For more details you can refer to this link https://docs.aws.amazon.com/sagemaker/latest/dg/host-vpc.html

The below is just an example to extract information about Security Groups and Subnets needed to configure

In [None]:
!aws ec2 describe-security-groups --filter Name=vpc-id,Values=<use vpcId> | python3 -c "import sys, json; print(json.load(sys.stdin)['SecurityGroups'])"

In [None]:
# - provide networking configs if needed.
security_group_ids = []  # add the security group id's
subnets = []  # add the subnet id for this vpc
privateVpcConfig = {"SecurityGroupIds": security_group_ids, "Subnets": subnets}
print(privateVpcConfig)

### To create the end point the steps are:

1. Create the Model using the Image container and the Model Tarball uploaded earlier
2. Create the endpoint config using the following key parameters

    a) Instance Type is ml.p4d.24xlarge 
    
    b) ContainerStartupHealthCheckTimeoutInSeconds is 2400 to ensure health check starts after the model is ready    
3. Create the end point using the endpoint config created    
    

#### Create the Model
Use the image URI for the DJL container and the s3 location to which the tarball was uploaded.

We will load the model into the `/tmp` space on the container because SageMaker maps the `/tmp` to the Amazon Elastic Block Store (Amazon EBS) volume that is mounted when we specify the endpoint creation parameter VolumeSizeInGB.

For instances like p4dn, which come pre-built with the volume instance, we can continue to leverage the `/tmp` on the container. The size of this mount is large enough to hold the model.

The container downloads the model using the huggingface library, which downloads the model and caches it at `~/.cache/huggingface/hub`. But since we want to leverage the space in `/tmp`, we need to change the default location using environment variables `HUGGINGFACE_HUB_CACHE` and `TRANSFORMERS_CACHE`. The huggingface library uses the environment variables to decide the location to which the model needs to be downloaded. For more information on this, please refer https://huggingface.co/docs/transformers/installation?highlight=transformers_cache#caching-models.

In [None]:
from sagemaker.utils import name_from_base

model_name = name_from_base(f"opt30b-djl20-ds")
print(model_name)

create_model_response = sm_client.create_model(
    ModelName=model_name,
    ExecutionRoleArn=role,
    PrimaryContainer={
        "Image": inference_image_uri,
        "ModelDataUrl": s3_code_artifact,
        "Environment": {"HUGGINGFACE_HUB_CACHE": "/tmp", "TRANSFORMERS_CACHE": "/tmp"},
    },
    # Uncomment if providing networking configs
    # VpcConfig=privateVpcConfig
)
model_arn = create_model_response["ModelArn"]

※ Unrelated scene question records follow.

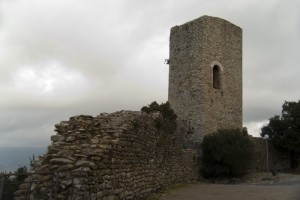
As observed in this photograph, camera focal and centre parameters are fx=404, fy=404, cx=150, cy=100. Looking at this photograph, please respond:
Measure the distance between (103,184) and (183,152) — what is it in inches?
421

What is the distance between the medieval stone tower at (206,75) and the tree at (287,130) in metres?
3.97

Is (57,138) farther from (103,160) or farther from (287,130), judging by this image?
(287,130)

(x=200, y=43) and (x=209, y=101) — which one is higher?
(x=200, y=43)

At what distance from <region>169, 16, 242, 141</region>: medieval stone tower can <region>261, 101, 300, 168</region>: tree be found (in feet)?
13.0

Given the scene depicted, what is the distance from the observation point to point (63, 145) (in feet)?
33.1

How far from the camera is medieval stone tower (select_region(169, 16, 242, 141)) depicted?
25938 millimetres

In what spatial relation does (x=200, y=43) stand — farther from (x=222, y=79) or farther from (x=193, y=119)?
(x=193, y=119)

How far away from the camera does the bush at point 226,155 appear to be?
22.4 m

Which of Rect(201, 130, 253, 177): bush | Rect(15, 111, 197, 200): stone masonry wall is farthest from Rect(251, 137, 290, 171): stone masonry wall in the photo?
Rect(15, 111, 197, 200): stone masonry wall

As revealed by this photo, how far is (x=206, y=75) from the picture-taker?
2627 cm

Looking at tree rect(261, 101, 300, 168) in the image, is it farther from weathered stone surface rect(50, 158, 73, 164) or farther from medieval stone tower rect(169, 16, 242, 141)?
weathered stone surface rect(50, 158, 73, 164)

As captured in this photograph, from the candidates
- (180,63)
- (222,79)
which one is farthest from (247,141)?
(180,63)

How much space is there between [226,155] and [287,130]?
907 cm

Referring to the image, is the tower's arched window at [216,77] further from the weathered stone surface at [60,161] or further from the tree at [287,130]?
the weathered stone surface at [60,161]
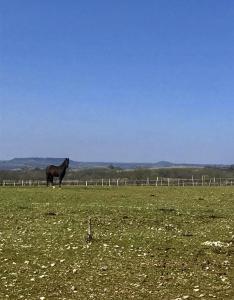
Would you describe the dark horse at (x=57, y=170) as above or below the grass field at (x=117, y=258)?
above

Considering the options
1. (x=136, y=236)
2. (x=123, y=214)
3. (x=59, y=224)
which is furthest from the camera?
(x=123, y=214)

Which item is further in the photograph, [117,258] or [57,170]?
[57,170]

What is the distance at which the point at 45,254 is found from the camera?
19.8m

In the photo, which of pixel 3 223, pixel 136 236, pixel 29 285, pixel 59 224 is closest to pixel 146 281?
pixel 29 285

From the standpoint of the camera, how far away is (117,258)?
19250 millimetres

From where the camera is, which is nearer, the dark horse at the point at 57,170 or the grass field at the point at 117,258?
the grass field at the point at 117,258

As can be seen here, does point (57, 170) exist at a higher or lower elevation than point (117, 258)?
higher

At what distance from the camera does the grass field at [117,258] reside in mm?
15775

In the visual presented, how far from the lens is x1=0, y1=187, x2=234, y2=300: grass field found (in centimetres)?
1578

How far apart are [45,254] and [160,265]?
4.42 metres

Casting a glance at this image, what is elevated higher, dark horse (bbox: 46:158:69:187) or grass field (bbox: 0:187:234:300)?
dark horse (bbox: 46:158:69:187)

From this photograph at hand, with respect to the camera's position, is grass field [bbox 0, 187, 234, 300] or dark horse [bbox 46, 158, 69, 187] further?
dark horse [bbox 46, 158, 69, 187]

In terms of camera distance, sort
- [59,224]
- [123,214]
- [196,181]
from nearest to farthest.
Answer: [59,224]
[123,214]
[196,181]

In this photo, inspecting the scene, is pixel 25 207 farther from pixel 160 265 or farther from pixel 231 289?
pixel 231 289
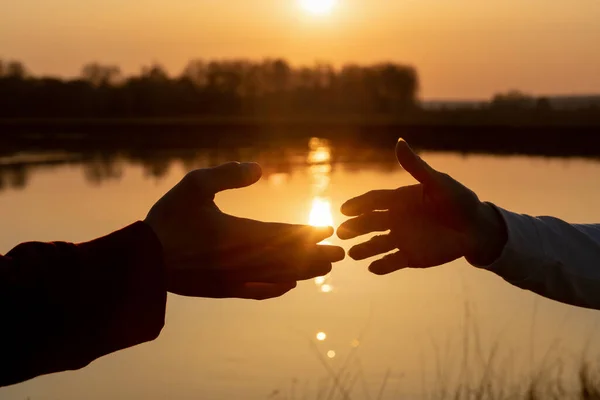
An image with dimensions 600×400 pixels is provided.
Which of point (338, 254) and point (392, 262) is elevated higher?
point (338, 254)

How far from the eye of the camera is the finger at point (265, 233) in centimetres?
201

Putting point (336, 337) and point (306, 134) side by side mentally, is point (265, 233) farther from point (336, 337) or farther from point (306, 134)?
point (306, 134)

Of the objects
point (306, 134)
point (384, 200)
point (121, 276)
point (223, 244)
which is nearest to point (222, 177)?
point (223, 244)

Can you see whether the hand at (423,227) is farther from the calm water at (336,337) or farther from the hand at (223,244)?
the calm water at (336,337)

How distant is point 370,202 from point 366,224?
0.11 meters

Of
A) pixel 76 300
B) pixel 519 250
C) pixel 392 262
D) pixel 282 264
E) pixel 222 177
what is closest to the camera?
pixel 76 300

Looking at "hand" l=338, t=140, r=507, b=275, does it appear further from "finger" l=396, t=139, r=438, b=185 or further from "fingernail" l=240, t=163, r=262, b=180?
"fingernail" l=240, t=163, r=262, b=180

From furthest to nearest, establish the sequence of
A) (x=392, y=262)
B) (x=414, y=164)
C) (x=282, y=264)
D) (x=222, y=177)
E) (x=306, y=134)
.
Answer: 1. (x=306, y=134)
2. (x=392, y=262)
3. (x=414, y=164)
4. (x=282, y=264)
5. (x=222, y=177)

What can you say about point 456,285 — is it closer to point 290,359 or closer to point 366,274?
point 366,274

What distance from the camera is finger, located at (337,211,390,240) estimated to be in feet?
8.33

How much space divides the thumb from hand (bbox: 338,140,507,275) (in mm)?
562

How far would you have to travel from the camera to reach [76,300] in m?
1.57

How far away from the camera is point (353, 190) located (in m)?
24.0

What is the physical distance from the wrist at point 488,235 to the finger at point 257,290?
60 cm
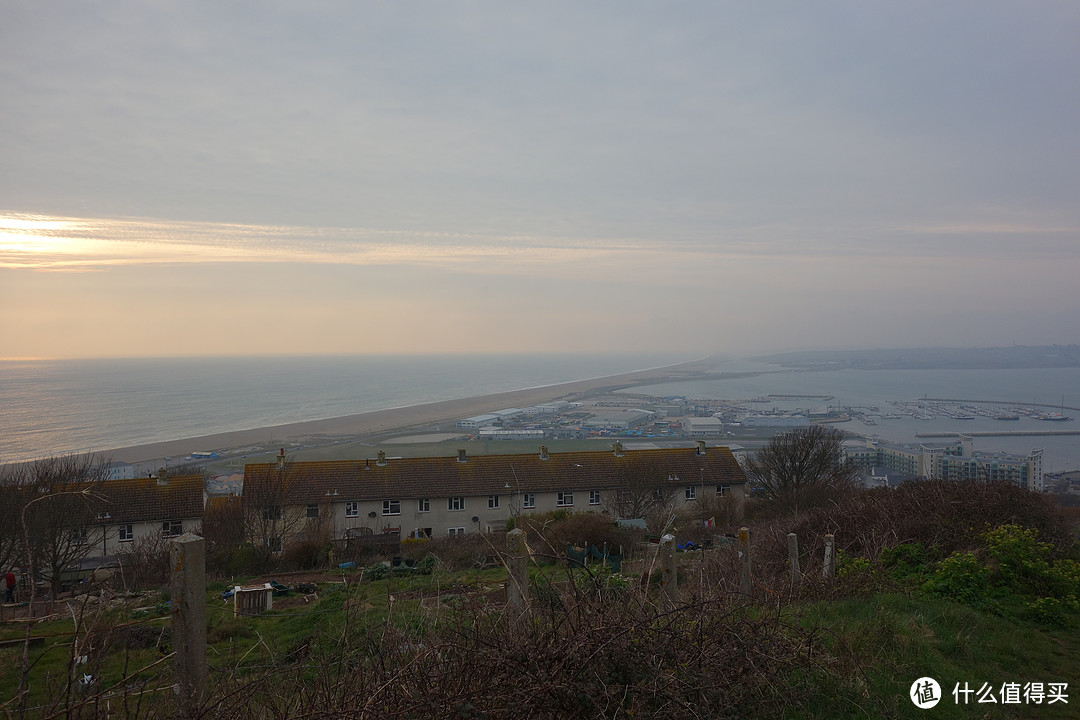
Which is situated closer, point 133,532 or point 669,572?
point 669,572

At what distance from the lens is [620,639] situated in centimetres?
391

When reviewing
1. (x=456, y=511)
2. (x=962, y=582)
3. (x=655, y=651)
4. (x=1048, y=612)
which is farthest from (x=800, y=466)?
(x=655, y=651)

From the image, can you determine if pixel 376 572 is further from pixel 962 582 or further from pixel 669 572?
pixel 962 582

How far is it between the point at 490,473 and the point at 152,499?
1646cm

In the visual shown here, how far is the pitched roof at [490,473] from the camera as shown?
31594 mm

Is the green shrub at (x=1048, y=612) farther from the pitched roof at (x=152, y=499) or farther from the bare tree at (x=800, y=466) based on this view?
the pitched roof at (x=152, y=499)

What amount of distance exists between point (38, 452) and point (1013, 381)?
150m

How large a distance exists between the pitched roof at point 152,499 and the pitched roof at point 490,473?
2.66 m

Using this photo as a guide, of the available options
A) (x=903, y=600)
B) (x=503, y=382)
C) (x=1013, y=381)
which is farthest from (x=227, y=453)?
(x=1013, y=381)

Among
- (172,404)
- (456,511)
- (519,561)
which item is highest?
(519,561)

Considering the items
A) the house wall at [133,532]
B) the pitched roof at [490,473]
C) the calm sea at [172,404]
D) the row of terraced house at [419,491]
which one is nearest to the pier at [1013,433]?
the pitched roof at [490,473]

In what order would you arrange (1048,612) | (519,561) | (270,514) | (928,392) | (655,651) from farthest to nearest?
(928,392), (270,514), (1048,612), (519,561), (655,651)

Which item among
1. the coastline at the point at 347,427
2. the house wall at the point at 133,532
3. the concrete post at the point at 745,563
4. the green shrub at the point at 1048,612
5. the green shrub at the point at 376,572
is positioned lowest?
the coastline at the point at 347,427

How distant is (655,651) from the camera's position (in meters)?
3.98
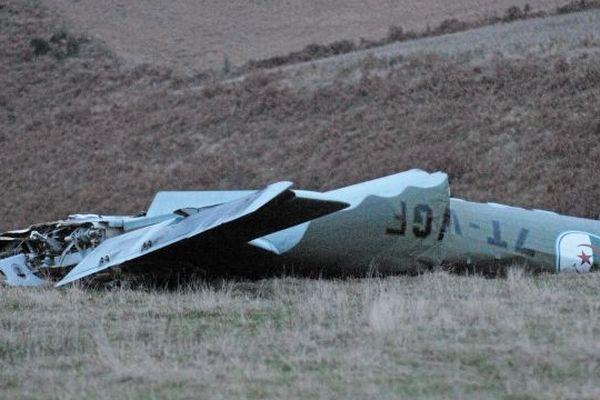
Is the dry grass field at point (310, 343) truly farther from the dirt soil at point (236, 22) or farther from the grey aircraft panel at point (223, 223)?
the dirt soil at point (236, 22)

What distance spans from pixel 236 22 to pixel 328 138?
30.8 metres

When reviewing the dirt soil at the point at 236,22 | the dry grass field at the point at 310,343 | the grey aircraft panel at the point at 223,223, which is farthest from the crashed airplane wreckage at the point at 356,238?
the dirt soil at the point at 236,22

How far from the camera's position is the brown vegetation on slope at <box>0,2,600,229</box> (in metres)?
27.8

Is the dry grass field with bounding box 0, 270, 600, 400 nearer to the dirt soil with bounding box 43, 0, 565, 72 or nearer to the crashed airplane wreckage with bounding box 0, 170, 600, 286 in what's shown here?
the crashed airplane wreckage with bounding box 0, 170, 600, 286

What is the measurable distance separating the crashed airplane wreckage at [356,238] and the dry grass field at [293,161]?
50 cm

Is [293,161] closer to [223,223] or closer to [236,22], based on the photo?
[223,223]

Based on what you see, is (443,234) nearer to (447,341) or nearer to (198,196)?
(198,196)

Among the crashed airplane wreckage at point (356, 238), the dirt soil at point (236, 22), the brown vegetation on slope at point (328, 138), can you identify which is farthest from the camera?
the dirt soil at point (236, 22)

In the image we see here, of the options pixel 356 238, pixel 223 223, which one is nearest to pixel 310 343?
pixel 223 223

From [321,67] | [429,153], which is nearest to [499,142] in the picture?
[429,153]

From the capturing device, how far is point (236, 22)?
64.0 meters

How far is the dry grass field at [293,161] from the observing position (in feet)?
22.3

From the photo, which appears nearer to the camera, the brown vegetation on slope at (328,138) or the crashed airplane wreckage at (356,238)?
the crashed airplane wreckage at (356,238)

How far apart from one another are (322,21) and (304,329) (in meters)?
53.7
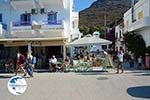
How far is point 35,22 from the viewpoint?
128 feet

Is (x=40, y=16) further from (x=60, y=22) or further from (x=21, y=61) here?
(x=21, y=61)

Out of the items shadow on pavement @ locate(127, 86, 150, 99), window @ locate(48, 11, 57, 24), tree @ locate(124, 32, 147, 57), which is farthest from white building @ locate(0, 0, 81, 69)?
shadow on pavement @ locate(127, 86, 150, 99)

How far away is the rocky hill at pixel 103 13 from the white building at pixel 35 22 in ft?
243

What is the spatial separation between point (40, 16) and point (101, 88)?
75.6 ft

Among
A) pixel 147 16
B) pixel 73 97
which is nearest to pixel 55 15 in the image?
pixel 147 16

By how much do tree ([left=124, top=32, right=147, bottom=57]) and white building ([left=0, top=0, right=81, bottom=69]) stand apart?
6.86 m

print(f"Created Model: {model_arn}")

In [None]:
endpoint_config_name = f"{model_name}-config"
endpoint_name = f"{model_name}-endpoint"

endpoint_config_response = sm_client.create_endpoint_config(
    EndpointConfigName=endpoint_config_name,
    ProductionVariants=[
        {
            "VariantName": "variant1",
            "ModelName": model_name,
            "InstanceType": "ml.g5.24xlarge",
            "InitialInstanceCount": 1,
            # "ModelDataDownloadTimeoutInSeconds": 2400,
            "ContainerStartupHealthCheckTimeoutInSeconds": 2400,
        },
    ],
)
endpoint_config_response

In [None]:
create_endpoint_response = sm_client.create_endpoint(
    EndpointName=f"{endpoint_name}", EndpointConfigName=endpoint_config_name
)
print(f"Created Endpoint: {create_endpoint_response['EndpointArn']}")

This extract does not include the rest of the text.